Tantangan lain dari pencapaian MDGs 2015 di Indonesia adalah realitas kemiskinan dan angka pekerja anak di bawah umur pada berbagai sektor yang makin mencemaskan. Harus dipahami bahwa memahami kondisi kemiskinan di Indonesia tak sesederhana seperti menyanyikan lagu kanak-kanak yang biasa dan lazim diajar secara salah oleh para guru kepada semua siswa di sekolah; ”Di Sini Senang, Di Sana Senang, Di Mana-Mana Hatiku Senang.” Nyatanya, yang senang itu hanya segelintir orang yaitu mereka yang bergelimang harta. Mengutip Revrisond Baswir (2008), di negara ini, hanya ada 14 ribu orang yang memiliki deposito di sejumlah bank yang nilainya minimal Rp 5 miliar. Dan mereka itu yang menguasai mayoritas pangsa pasar deposito di seluruh bank di Indonesia. Dengan demikian, reformasi sampai sejauh ini tidak mengubah peta ekonomi Indonesia, dimana konglomerat lama tetap jadi pemenang. Ya, di tengah sakitnya derita rakyat akibat kenaikan harga barang yang mendahului kenaikan harga BBM, masih ada orang Indonesia, pengusaha kaya, yang mampu mengundang pemusik dunia ke rumahnya, dan mendengarkan lantunan musik, sambil menikmati hidangan lezat dan nikmat. Dominasi kelas konglomerat lama diprediksi bakal lestari dalam beberapa tahun mendatang. Menurut Revrison, ada 23 anak-cucu konglomerat lama yang bakal mengendalikan bisnis dan ekonomi Indonesia. Mereka mewarisi imperium keturunan dan bakal menguasai peta uang di Indonesia.
Persoalan kemiskinan sebetulnya bukan persoalan angka atau data semata, melainkan menyangkut persoalan fakta.

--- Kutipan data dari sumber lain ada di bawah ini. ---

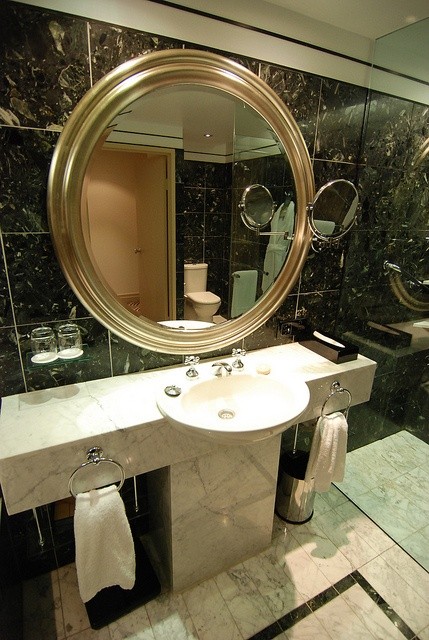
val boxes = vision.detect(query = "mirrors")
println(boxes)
[237,182,288,240]
[48,47,318,360]
[311,177,362,245]
[392,144,428,318]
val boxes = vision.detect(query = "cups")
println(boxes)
[59,323,83,358]
[30,327,57,363]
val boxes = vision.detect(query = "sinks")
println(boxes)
[180,375,296,432]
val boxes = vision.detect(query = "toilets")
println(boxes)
[183,263,221,323]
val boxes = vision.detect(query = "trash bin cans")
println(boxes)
[275,449,316,525]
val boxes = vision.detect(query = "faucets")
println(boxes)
[212,361,232,376]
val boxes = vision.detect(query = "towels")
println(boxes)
[228,267,259,318]
[71,481,141,605]
[302,409,350,495]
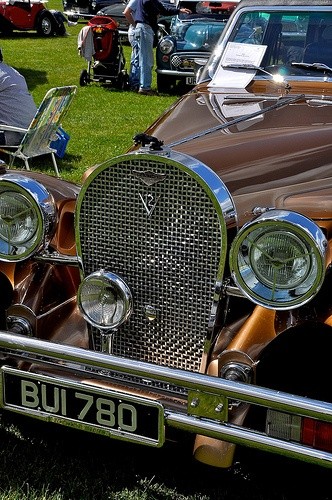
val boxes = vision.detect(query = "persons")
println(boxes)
[135,0,193,96]
[123,0,138,90]
[0,50,38,150]
[38,0,78,36]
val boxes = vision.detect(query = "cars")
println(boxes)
[154,17,264,93]
[0,0,53,37]
[63,0,307,45]
[2,0,332,500]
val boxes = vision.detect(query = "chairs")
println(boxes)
[0,85,78,178]
[304,39,332,69]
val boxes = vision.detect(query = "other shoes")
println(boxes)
[138,88,159,96]
[67,20,78,27]
[63,32,71,36]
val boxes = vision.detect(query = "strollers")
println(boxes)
[78,15,130,90]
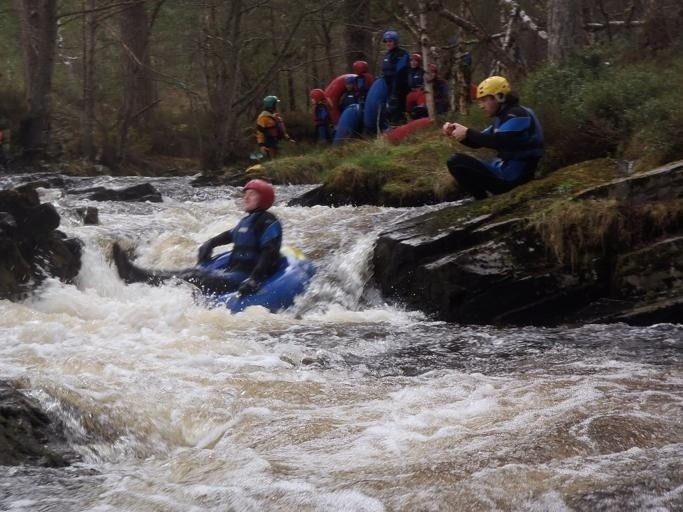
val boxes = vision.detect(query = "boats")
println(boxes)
[187,244,315,319]
[381,78,478,144]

Selain fakta kemiskinan yang terurai di awal tulisan ini, fakta tragis lainnya ditunjukan lewat Laporan Organisasi Buruh Internasional (ILO) pada tuhun 2008 yang sungguh mencengangkan. Ada sekitar 166 juta anak di seluruh dunia kini telah menjadi pekerja (buruh), bahkan tak kurang dari 74,4 juta di antaranya sudah terlibat dalam bentuk-bentuk pekerjaan berbahaya seperti prostitusi dan peredaran narkoba. Peta persoalan yang sama di Indonesia menunjukkan bahwa pada tahun 2004 diperkirakan 1,4 juta anak berusia 10-14 tahun menjadi pekerja anak.Sebagian besar dari mereka tidak mendapat peluang untuk bersekolah, sehingga masa depan bagi mereka pun kian suram. Padahal “Anak, - yakni mereka yang berusia di bawah 15 tahun, pada prinsipnya tidak boleh bekerja layaknya orang dewas. Namun kenyataannya kondisi ekonomi keluarga yang buruk membuat anak terpaksa ikut mencari penghasilan untuk keluarga, dan tak jarang sektor pekerjaan mereka tergolong sangat berbahaya.

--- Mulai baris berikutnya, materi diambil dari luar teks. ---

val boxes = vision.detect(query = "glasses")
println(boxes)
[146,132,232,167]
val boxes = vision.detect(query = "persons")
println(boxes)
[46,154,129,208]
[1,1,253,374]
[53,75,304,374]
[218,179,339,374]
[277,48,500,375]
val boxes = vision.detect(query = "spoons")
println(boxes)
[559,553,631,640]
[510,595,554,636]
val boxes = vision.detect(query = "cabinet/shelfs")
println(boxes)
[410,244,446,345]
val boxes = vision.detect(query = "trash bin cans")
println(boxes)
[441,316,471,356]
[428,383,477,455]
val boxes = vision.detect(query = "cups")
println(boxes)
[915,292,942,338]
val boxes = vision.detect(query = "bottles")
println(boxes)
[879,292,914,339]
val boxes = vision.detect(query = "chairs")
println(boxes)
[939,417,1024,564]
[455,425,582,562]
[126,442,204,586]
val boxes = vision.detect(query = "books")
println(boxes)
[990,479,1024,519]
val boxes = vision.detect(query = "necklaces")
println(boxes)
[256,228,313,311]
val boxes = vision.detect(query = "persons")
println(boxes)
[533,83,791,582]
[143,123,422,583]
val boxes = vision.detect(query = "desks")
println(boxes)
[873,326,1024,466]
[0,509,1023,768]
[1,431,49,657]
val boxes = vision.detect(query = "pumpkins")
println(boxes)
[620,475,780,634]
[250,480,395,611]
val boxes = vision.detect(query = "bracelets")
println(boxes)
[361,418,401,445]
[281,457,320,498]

Mengacu kepada Konvensi No.182 ILO tentang Pelarangan dan Penghapusan Bentuk Pekerjaan Terburuk Anak, Pemerintah Indonesia memetakan empat bentuk pekerjaan terburuk yang dilakukan oleh buruh anak. Empat kategori terburuk itu adalah pekerja rumah tangga (PRT), perdagangan anak untuk eksploitasi seks komersial, pekerjaan di sektor pertanian/perkebunan, dan anak jalanan yang beresiko diperdagangkan dan terlibat dalam peredaran narkoba.
Sektor PRT, akibat putus sekolah ada 700.000 anak di bawah usia 18 tahun telah bekerja sebagai PRT, dengan lebih dari 90 persen di antaranya adalah anak perempuan. Anak perempuan yang datang dari daerah pedesaan, umumnya memasuki dunia kerja sebagai PRT saat usia mereka baru 12-15 tahun. Yang lazim menimpa PRT anak adalah bekerja 14-18 jam sehari, tujuh hari dalam sepekan, tanpa istirahat atau libur. Para majikan juga di banyak kasus menahan gaji mereka sebelum pulang kampung agar tetap bekerja.Tak jarang kasus kekerasan dan penganiayaan pun dialami PRT anak, karena mereka diisolasi dari dunia luar.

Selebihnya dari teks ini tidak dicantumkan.